本来、氏が言いたいのは、先人にとっての「未来」なのだろうが、現代の新聞紙上で地の文として書かれているのを見れば、「未来」とは、今の時点から見た未来と読めてしまう。
「子孫」とか」「後世」と言えば、誤解を避けられると思う
また、「メッセージ」というカタカナ言葉は、例によって、いろいろな意味にとれる困った言葉なのだが、当然ながら、書いた当人である先人には理解できない言葉なので、歴史記録の説明としては、不似合いだと思うのである。
実際、先人は「メッセージ」を伝えるなどと大層な動機から書き残したのではなくて、見た通り、当時の災害の記録とともに、恩人への感謝の想いを込めて、まだ見ぬ後世の子孫に書き残したのではないかと思うのである。もちろん、先人の思いは、推測するしかないのだが、個人的には、そう思うのである。

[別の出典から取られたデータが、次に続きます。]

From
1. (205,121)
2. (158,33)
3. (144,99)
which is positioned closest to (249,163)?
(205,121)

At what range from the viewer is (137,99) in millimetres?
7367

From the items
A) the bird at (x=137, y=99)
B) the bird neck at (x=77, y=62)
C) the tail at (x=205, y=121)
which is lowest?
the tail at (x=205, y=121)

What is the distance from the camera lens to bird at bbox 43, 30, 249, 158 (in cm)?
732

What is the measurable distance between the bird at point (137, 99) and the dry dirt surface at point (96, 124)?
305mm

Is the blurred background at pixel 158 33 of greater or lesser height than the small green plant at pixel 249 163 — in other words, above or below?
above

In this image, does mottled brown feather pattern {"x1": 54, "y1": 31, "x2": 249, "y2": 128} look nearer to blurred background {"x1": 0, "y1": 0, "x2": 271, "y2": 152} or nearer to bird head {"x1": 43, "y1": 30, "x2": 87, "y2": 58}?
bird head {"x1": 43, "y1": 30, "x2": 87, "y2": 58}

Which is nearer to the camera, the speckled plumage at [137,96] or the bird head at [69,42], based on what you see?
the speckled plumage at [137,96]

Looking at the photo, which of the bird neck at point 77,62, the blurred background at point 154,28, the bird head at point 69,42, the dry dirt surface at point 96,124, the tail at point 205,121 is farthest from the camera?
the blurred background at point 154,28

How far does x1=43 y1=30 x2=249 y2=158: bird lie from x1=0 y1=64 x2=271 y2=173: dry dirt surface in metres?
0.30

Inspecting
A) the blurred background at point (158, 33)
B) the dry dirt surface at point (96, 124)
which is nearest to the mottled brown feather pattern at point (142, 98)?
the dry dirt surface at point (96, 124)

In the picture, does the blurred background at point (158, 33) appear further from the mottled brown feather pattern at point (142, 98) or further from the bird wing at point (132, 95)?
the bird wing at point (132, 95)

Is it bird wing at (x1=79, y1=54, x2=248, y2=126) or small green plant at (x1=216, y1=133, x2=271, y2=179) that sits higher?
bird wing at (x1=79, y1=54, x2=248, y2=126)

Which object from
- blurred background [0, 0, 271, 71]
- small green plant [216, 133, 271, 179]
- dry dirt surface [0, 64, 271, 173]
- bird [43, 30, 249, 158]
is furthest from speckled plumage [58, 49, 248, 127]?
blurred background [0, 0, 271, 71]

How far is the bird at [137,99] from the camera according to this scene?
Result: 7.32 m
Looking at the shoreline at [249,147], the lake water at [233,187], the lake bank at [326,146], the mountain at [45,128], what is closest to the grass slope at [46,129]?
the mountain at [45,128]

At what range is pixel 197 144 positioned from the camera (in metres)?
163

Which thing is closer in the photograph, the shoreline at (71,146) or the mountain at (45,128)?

本当に「メッセージ」として、子や孫の世代に確実に伝えたいのであれば、土蔵にしまい込むのではなしに、家訓、遺訓として、壁に掲示するなり、文書化して継承したと思うのである。
折角、時代資料を丹念に紹介頂いているのに、以上のような文句を言うのは失礼と思うだが、ここに違和感を感じたので、貴重な記事に対する感謝の気持ちと共にお伝えする次第である。